## TO DO
Only the lines from the one containing "f:id:salary-fudousan:20191203001455p:plain" through the end of the listing are to be repeated, exactly and without pictures.

## DATASET CONTENT
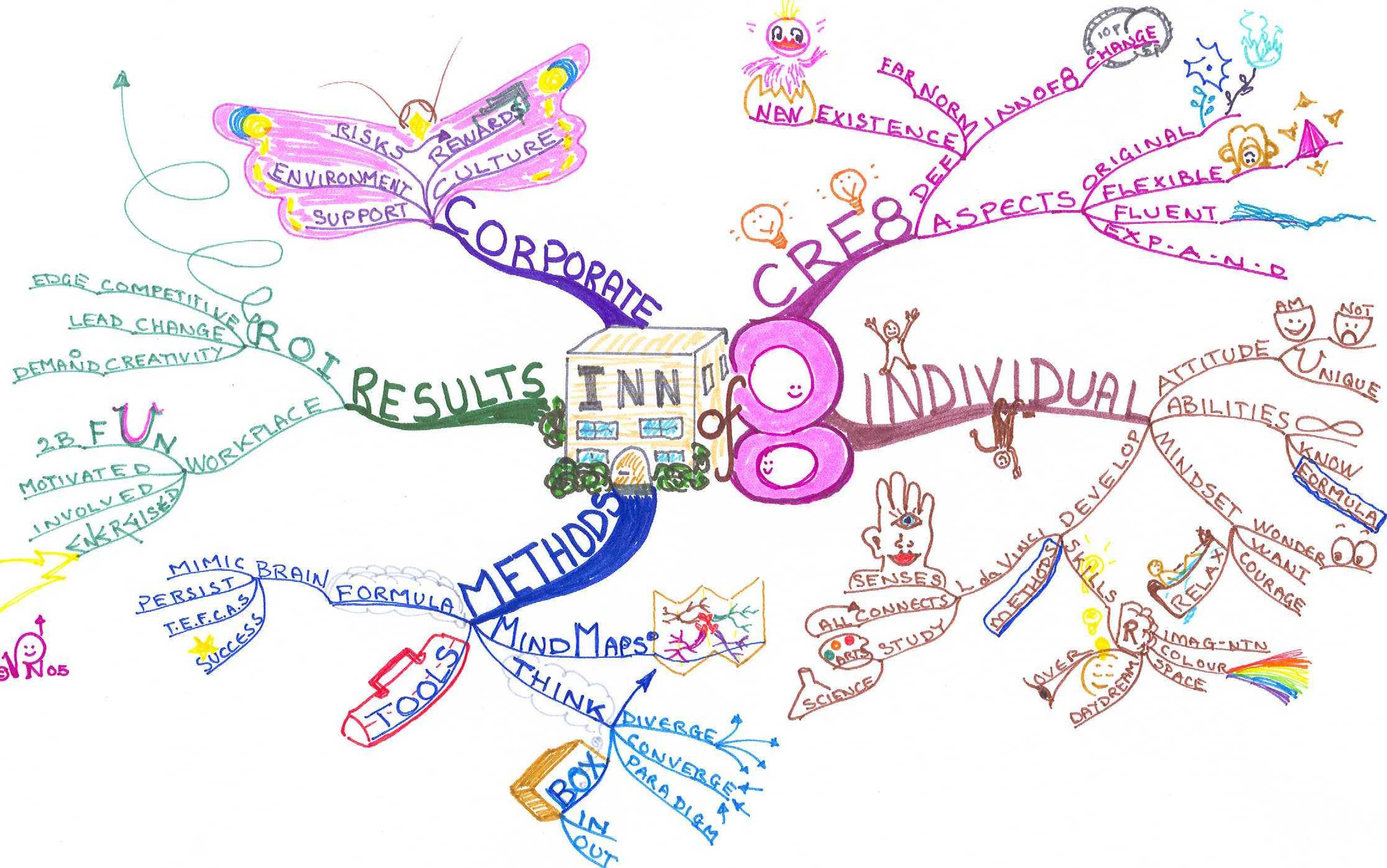 Idea Map #28 by Vanda North – Creative Organizations | Idea Mapping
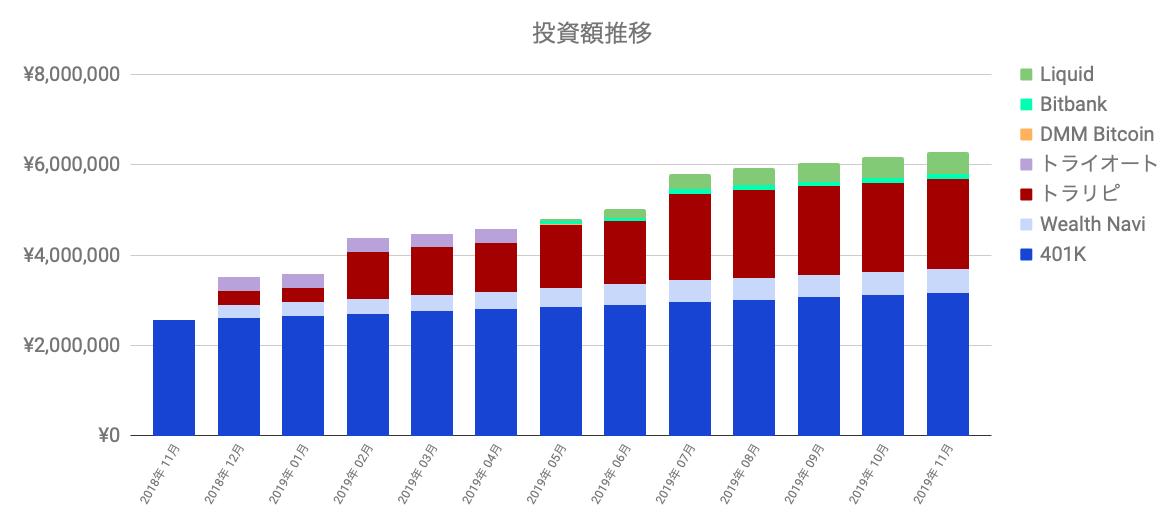 f:id:salary-fudousan:20191203001455p:plain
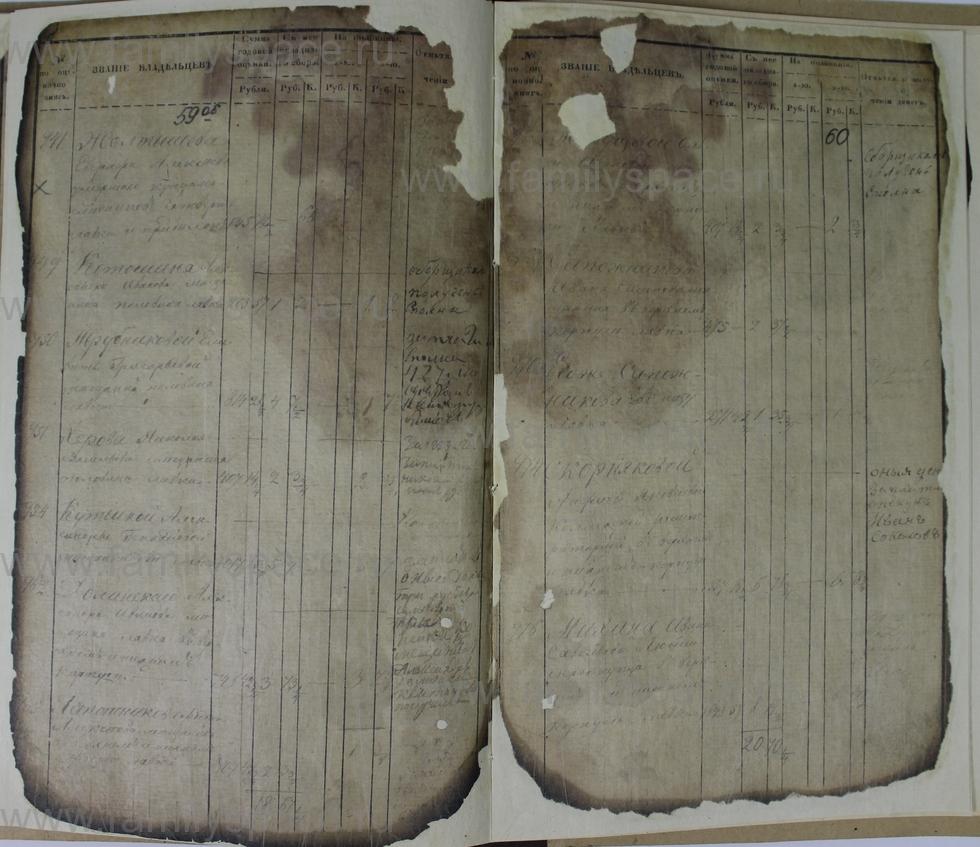 Поиск по фамилии - Ведомости оценки недвижимых имуществ г. Кострома 1853г, страница 60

## OUTPUT OF THE TASK
 f:id:salary-fudousan:20191203001455p:plain
 Поиск по фамилии - Ведомости оценки недвижимых имуществ г. Кострома 1853г, страница 60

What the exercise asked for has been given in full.